Mientras tanto, en el Callejón, Felicito sigue siendo injuriado por El Maelo. Todo se torna gris y melancólico, aunque nadie nota lo que ocurre, nadie escucha los gritos del dealer, ni las suplicas del estudiante drogadicto. Nadie. Todo el mundo está en su propia peregrinación, en su propio caminar por estas calles. “Ya me tienes harto, carajito. ¿Sientes que me puedes venir a joder? ¿Sientes que seguimos siendo los de abajo, los explotados que nunca alzaron la cabeza? Un coñoemadre vale. Ahora yo soy el que manda y tú, carajito, me tienes que respetar. Yo soy intocable, oíste”, repite El Maelo escupiendo pequeñas gotas de saliva en el rostro de Felicito. “Coño, pana, deja ya esa mamagüevada chavista.

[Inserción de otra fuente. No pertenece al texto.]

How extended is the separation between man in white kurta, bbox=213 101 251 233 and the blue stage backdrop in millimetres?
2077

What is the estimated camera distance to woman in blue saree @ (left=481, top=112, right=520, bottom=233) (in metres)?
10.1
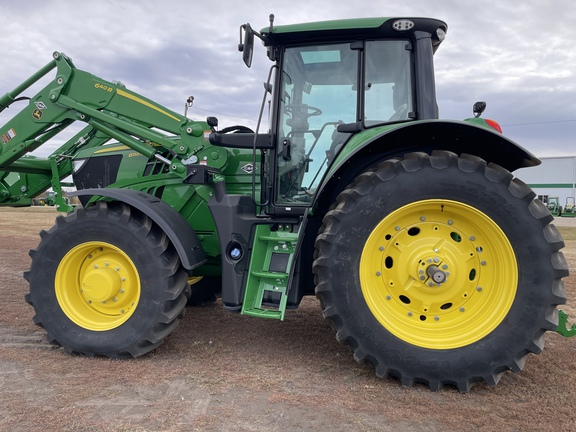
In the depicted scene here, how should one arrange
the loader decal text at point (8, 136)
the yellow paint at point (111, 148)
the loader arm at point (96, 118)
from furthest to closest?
1. the yellow paint at point (111, 148)
2. the loader decal text at point (8, 136)
3. the loader arm at point (96, 118)

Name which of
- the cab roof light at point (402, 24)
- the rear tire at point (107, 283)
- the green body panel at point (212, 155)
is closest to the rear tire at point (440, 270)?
the green body panel at point (212, 155)

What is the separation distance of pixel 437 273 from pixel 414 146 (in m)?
1.00

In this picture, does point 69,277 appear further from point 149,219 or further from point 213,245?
point 213,245

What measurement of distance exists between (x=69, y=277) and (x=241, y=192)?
5.53 feet

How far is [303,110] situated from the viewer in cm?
398

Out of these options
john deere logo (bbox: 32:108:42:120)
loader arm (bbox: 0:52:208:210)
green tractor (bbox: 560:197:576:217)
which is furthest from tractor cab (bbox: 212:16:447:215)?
green tractor (bbox: 560:197:576:217)

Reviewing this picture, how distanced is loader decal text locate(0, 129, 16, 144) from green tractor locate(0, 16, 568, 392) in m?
0.02

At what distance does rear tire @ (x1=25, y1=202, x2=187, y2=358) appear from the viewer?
372cm

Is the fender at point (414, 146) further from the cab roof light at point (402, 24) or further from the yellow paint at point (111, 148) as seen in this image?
the yellow paint at point (111, 148)

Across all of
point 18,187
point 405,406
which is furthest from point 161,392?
point 18,187

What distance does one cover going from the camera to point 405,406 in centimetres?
291

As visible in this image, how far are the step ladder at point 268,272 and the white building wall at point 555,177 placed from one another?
42637 mm

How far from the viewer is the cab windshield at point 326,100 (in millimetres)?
3805

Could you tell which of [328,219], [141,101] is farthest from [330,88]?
[141,101]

Simplemente no tengo la plata”. Feliciano se siente invencible, que puede correr un maratón o disparar contra los alemanes en la Segunda Guerra. “Que se jodan todos. Malditos todos”. El Maelo se exaspera con su respuesta, saca la pistola y lo apunta: “¿Qué coño te crees tú, mamagüevo? Si quiero te puedo quebrar ahorita mismo y nadie te vendría a buscar. No eres nadie y serás un piedrero más muerto en el Callejón de la Puñalada”. Felicito se mantiene inherente, estático ante los gritos, ante el cañón que roza su frente. “A la mierda todo. Malditos todos”. Un sonido orgásmico brota del arma, una detonación que rompe con el silencio a la par del gemido de Cristina. Ricardo y ella vuelan en la habitación, hilando puentes entre sus dedos, creando un acuerdo entre sus sexos, donde la lujuria se transforma en un amor loco. Un amor que puede morir mañana pero hoy está vivo, hoy crea todo, hoy se rehace entre sus huesudas espaldas y sus fecundas mejillas. Él vuelve a nacer dentro de su vientre, ella siente todo el peso del deseo dentro de su cuerpo. Son uno. No existe Caracas, no existe la muerte, no existe el llanto ni los quejidos. Son ellos. El orgasmo llega al mismo tiempo: el arma eyacula tres veces sobre el rostro de Felicito; y Ricardo, sobre la vagina de Cristina. El arma deja una pequeña nube de humo. Cristina, sentada al lado de Ricardo e hilvanando sus piernas con las de él, exhala el humo de un cigarrillo. El amor y la muerte, quizás, son la misma cosa.
“¿Qué coño pasaría con Felicito?”, piensa Ricardo mientras besa las tetas de Cristina.